When we started researching tools for our team, the goal was to use only open source. Unfortunately, the best open source that we could find wasn't up to the task for us, and changing the code proved cumbersome due to licensing issues. We settled on Looker, a fantastic (but proprietary) solution for visualization, and began reluctantly building out other parts ourselves. Brett told us the idea of an open source version of Looker could be really promising – it's too expensive for many teams, including, to some extent, our own. We think it doesn't make sense to build a dashboard and not be able to share it with the whole team.
Sid shares, "We spent months assembling our data pipeline… but all these choices were so hard, and I think there's room for a convention over configuration framework, where you type in your Salesforce API keys and you get the proper Salesforce graphs. We want to get as close as possible to that experience."
Issues and next steps
- The Meltano team is building a set of very common core extractors, including Salesforce, Marketo, Zendesk, etc. This way we can hopefully provide a few of the most important sources out of the box, and substantial initial value. Then, being an open source product, we hope others can contribute and increase the breadth of support.
- The data team is going to try to apply Meltano to a machine learning project, probably around predicting probability of winning a sales opportunity, so we can incorporate any requirements specific to ML.
Give me the short and sweet version – what does Meltano do?
Meltano helps companies consolidate, organize, and analyze their data to make better business decisions.
Can the BI tool and integration library be used outside of GitLab?
We're not sure yet. For now, the integration part (which we call orchestration) is GitLab CI-based. We recently had the idea to have a frontend "production mode," where you can at least see everything, and maybe we'll have a "development mode" where you can run different pipelines inside a Python Flask app.
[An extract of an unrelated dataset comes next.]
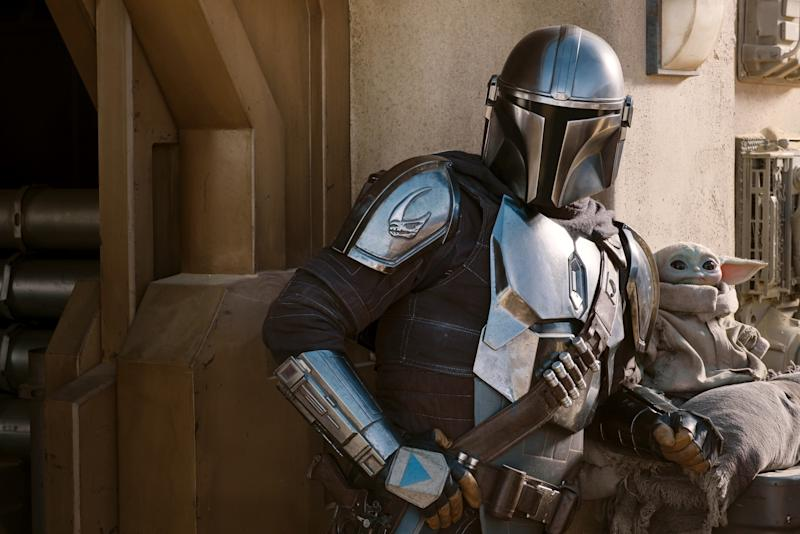 Pedro Pascal as Din Djarin in a still from The Mandalorian S2. (Disney+)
Embulk and Singer built the core foundation and they allow people to build their own integrations, do we envision similar model?
Yes. Right now we are prioritizing getting the architecture and tooling correct, to make it easy for us and others to build additional extractors.
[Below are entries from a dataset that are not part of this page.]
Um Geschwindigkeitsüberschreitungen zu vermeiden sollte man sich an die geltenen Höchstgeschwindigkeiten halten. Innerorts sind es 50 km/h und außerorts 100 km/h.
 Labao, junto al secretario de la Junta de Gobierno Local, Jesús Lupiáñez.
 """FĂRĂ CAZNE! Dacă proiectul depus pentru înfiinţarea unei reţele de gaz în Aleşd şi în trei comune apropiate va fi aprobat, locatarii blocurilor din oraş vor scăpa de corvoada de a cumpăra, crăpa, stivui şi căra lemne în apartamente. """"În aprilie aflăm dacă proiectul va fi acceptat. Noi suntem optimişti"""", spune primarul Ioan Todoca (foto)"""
What's the vision for the monorepo and what are the benefits?
We consolidated all of the code for Meltano in a single project, to make it easier to develop and contribute to. We then provide two Meltano Docker images, similar to Jupyter notebook layering: a standard image which contains all of the default extractors and loaders, as well as a base image so users can customize it to contain only what they need.
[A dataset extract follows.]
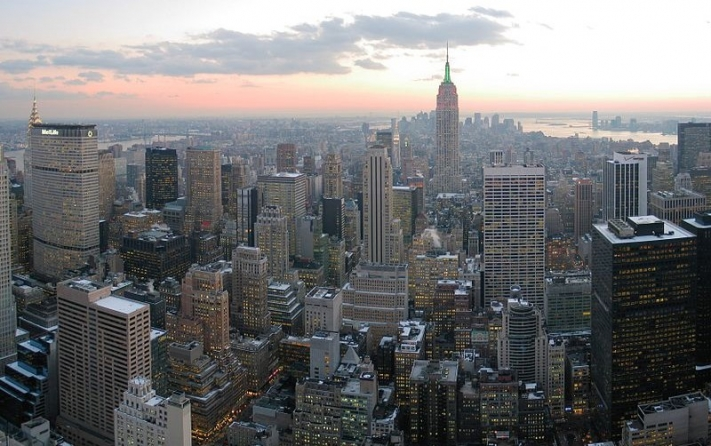 800px-NYC_wideangle_south_from_Top_of_the_Rock-e1519387332149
meltano/analytics is both a prototypical Meltano implementation and the repo for GitLab Analytics.
Would I have to use Meltano for everything?
No! We know teams have different needs and preferences, so you would be able to pick and choose the features that you use.
I'd like to see GitLab CI have a clean API for others to plug into. Do you see that happening?
The Data team is committed to using GitLab CI as our orchestration platform. Airflow is state of the art right now, but we think we can have similar or better features within CI. If appropriate, the Meltano team will contribute back to CI to make it better too. Some features we're excited about would be better statistics across jobs, sub-pipelines and directed acyclic graphs of jobs, and intelligent data backfill support.
This sounds really ambitious, and there are a lot of companies in the data integration space.
You're completely right! But there isn't an open source tool that checks all these boxes. It might sound a bit ludicrous, but as Sid says, "When I saw GitLab for the first time, it made sense that something you collaborate on is also something you contribute to… it makes sense to me that it's not an individual burden, it's a shared burden." We think that the shared nature of the problem will make for a great open source community, and without that community, this won't really get off the ground.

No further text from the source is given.